Ação policial contra Padre Amaro criminaliza luta pela terra, diz OAB-PA
“A ação constante da grilagem e os crimes do latifúndio são as verdadeiras origens do caos no Pará”, diz nota da entidade, que pede paz no campo e denuncia imparcialidade do Estado e impunidade do latifúndio
Publicado: 29 Março, 2018 - 16h20 | Última modificação: 29 Março, 2018 - 16h27
Escrito por: Érica Aragão
Na manhã desta quinta-feira (29), membros da Comissão de Direito Agrário da Ordem dos Advogados do Brasil no Pará (OAB-PA) divulgaram uma nota de solidariedade ao Padre Amaro, da equipe pastoral da Prelazia do Xingu e da Comissão Pastoral da Terra (CPT), preso no último dia 27, vítima de denúncias de fazendeiros que tentam criminalizá-lo.
“Independente das condutas imputadas ao Padre Amaro, que rogamos a observância do princípio da presunção de inocência, o fato é que o objetivo da ação policial tem um viés de criminalizar a luta pela terra”, diz trecho da nota da OAB.
A prisão do padre Amaro, sucessor da Irmã Dorothy em Anapu, no Pará, é vista como armação para criminalizar a luta do sacerdote, segundo a Comissão Pastoral da Terra. O ataque, de acordo com a CPT, foi motivado pelo fato de o religioso ser uma das principais lideranças da equipe pastoral da Prelazia do Xingu.
Em nota, a CPT demonstrou preocupação com o fato de o padre Amaro ter sido levado para o mesmo presídio, em Altamira, em que o mandante do assassinato de Dorothy está preso.
“Até o momento não tivemos acesso ao Inquérito Policial que deu origem a este mandado de prisão, mas há suspeita de que houve uma ação bem orquestrada para juntar elementos, não se sabe de que qualidade, que pudessem sustentar uma decretação de sua prisão”, diz trecho da nota da CPT.

────────────────

[Tarefas a realizar]
- A) De acordo com a notícia sobre a prisão do Padre Amaro, em qual cidade fica o presídio para onde ele foi levado?
- B) Indique se cada afirmação concorda com a notícia, respondendo sim ou não e citando as palavras da notícia que decidem: (i) A nota da OAB-PA foi divulgada na manhã de quinta-feira, dia 29. (ii) O Padre Amaro foi preso no dia 29. (iii) A CPT já teve acesso ao inquérito policial que originou o mandado de prisão.
- C) Traduza para o inglês esta frase da notícia: "A prisão do padre Amaro, sucessor da Irmã Dorothy em Anapu, no Pará, é vista como armação para criminalizar a luta do sacerdote, segundo a Comissão Pastoral da Terra."

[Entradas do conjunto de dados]

────────────────

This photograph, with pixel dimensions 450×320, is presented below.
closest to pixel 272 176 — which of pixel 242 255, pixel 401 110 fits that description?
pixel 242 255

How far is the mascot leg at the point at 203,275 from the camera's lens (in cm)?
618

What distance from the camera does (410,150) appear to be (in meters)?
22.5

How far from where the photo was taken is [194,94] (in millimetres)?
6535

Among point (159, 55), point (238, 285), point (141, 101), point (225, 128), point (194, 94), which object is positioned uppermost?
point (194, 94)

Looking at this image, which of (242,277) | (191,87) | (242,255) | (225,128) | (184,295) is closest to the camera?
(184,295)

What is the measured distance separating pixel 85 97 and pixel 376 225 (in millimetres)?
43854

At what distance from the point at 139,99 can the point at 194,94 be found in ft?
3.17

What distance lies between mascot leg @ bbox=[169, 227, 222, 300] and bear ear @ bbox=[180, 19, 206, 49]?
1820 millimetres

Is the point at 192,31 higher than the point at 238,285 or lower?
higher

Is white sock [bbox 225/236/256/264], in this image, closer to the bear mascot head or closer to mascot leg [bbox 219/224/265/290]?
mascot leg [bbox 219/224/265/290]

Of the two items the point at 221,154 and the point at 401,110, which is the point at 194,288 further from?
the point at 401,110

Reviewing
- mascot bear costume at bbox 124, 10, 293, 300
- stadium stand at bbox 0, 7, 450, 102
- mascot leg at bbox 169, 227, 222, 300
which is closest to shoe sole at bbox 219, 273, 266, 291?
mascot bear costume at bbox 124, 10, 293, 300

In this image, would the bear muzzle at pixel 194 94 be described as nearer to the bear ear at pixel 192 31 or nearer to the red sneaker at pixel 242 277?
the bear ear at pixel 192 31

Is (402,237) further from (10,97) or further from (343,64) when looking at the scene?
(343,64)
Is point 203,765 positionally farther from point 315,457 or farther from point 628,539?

────────────────

[Respostas do exercício]
- A) Altamira.

- B)
(i) Sim: "Na manhã desta quinta-feira (29), membros da Comissão de Direito Agrário da Ordem dos Advogados do Brasil no Pará (OAB-PA) divulgaram uma nota de solidariedade ao Padre Amaro".
(ii) Não: "preso no último dia 27".
(iii) Não: "Até o momento não tivemos acesso ao Inquérito Policial que deu origem a este mandado de prisão".

- C) The arrest of Father Amaro, Sister Dorothy's successor in Anapu, Pará, is seen as a setup to criminalize the priest's struggle, according to the Pastoral Land Commission.